Data Structures¶

This document describes the core data structures used throughout the Autograder system.

Criteria Tree¶

The criteria tree represents the grading rubric structure. It mirrors how educators think about grading with hierarchical organization.

Structure¶

CriteriaTree
├── Base (weight: 100)
│   ├── Subject: Functionality (weight: 60)
│   │   ├── Test: Correct Output (weight: 100)
│   │   └── Test: Edge Cases (weight: 100)
│   └── Subject: Code Quality (weight: 40)
│       ├── Test: Proper Syntax (weight: 50)
│       └── Test: Good Practices (weight: 50)
├── Bonus (weight: 10)
│   └── Test: Extra Features
└── Penalty (weight: -20)
    └── Test: Late Submission

Categories¶

Base Category¶

Purpose: Core grading criteria
Weight: Typically 100 (represents 100% of base grade)
Contains: Subjects and/or tests
Required: Yes

Bonus Category¶

Purpose: Extra credit opportunities
Weight: Additional percentage (e.g., 10 = up to 10% extra)
Contains: Tests only (no subject grouping)
Required: No

Penalty Category¶

Purpose: Deductions from total score
Weight: Negative percentage (e.g., -20 = up to 20% deduction)
Contains: Tests only (no subject grouping)
Required: No

Subjects¶

Subjects group related tests together with weighted importance.

Properties: - subject_name: Human-readable name - weight: Relative importance (0-100) - tests: List of test configurations - subjects: Nested subjects (for hierarchical organization)

Example:

{
  "subject_name": "HTML Structure",
  "weight": 40,
  "tests": [
    {
      "name": "has_tag",
      "parameters": {"tag": "header"},
      "weight": 50
    }
  ]
}

Tests¶

Individual grading checks within subjects or categories.

Properties: - name: Test function name from template library - parameters: Test-specific configuration - weight: Relative importance within parent (0-100)

Example:

{
  "name": "expect_output",
  "parameters": {
    "inputs": ["Alice"],
    "expected_output": "Hello, Alice!",
    "program_command": "python3 greeting.py"
  },
  "weight": 100
}

Result Tree¶

The result tree is the output structure after grading. It mirrors the criteria tree but includes actual scores and reports.

Stored data ::

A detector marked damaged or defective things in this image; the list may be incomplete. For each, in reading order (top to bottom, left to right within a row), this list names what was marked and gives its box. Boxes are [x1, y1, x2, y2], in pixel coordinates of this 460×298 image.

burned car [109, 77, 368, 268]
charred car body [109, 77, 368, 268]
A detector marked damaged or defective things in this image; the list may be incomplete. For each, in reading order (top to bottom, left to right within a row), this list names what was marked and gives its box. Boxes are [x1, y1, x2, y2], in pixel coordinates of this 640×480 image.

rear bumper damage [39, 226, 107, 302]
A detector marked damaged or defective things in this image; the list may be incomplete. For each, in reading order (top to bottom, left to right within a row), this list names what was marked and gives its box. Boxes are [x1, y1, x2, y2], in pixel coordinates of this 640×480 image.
...
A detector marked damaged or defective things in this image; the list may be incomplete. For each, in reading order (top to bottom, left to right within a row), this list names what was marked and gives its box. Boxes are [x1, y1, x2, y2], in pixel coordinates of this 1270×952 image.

Assigned task A :: According to the Autograder data structures text, what may the Bonus and Penalty categories contain?
Assigned task B :: Extend the Autograder data structures text past its last sentence.

Output A :: Tests only, with no subject grouping.

Output B ::
Structure¶

{
  "final_score": 85.5,
  "root": {
    "base": {
      "name": "base",
      "score": 85.5,
      "weight": 100,
      "max_score": 100,
      "subjects": [
        {
          "name": "Functionality",
          "score": 90,
          "weight": 60,
          "max_score": 60,
          "tests": [
            {
              "name": "expect_output",
              "score": 100,
              "weight": 100,
              "max_score": 100,
              "report": "Test passed successfully!",
              "passed": true
            }
          ]
        },
        {
          "name": "Code Quality",
          "score": 80,
          "weight": 40,
          "max_score": 40,
          "tests": [
            {
              "name": "check_syntax",
              "score": 80,
              "weight": 100,
              "max_score": 100,
              "report": "Minor style issues detected",
              "passed": false
            }
          ]
        }
      ]
    },
    "bonus": {
      "name": "bonus",
      "score": 5,
      "weight": 10,
      "max_score": 10,
      "tests": [
        {
          "name": "extra_features",
          "score": 50,
          "weight": 100,
          "max_score": 100,
          "report": "Some extra features implemented",
          "passed": false
        }
      ]
    },
    "penalty": {
      "name": "penalty",
      "score": 0,
      "weight": -20,
      "max_score": 0,
      "tests": []
    }
  }
}

Score Calculation¶

Scores are calculated hierarchically:

Test Level: Raw score (0-100) based on test execution
Subject Level: Weighted average of all tests within subject
Category Level: Weighted average of all subjects (or direct tests)
Final Score: base_score + bonus_score - penalty_score

Example Calculation:

Test 1: 100 (weight: 50) = 50 points
Test 2: 80 (weight: 50) = 40 points
Subject Score: (50 + 40) / 100 = 90

Subject 1: 90 (weight: 60) = 54 points
Subject 2: 80 (weight: 40) = 32 points
Base Score: (54 + 32) / 100 = 86

Bonus Score: 5 (from 10 max)
Penalty Score: 0

Final Score: 86 + 5 - 0 = 91

Grading Result¶

The complete grading result object returned after pipeline execution.

Properties¶

class GradingResult:
    final_score: float                     # Overall grade (0-100+)
    feedback: Optional[str] = None         # Generated feedback (if enabled)
    result_tree: Optional[ResultTree] = None  # Detailed score breakdown
    focus: Optional[Focus] = None          # Focus object organizing tests by impact
    error: Optional[str] = None            # Error message (if grading failed)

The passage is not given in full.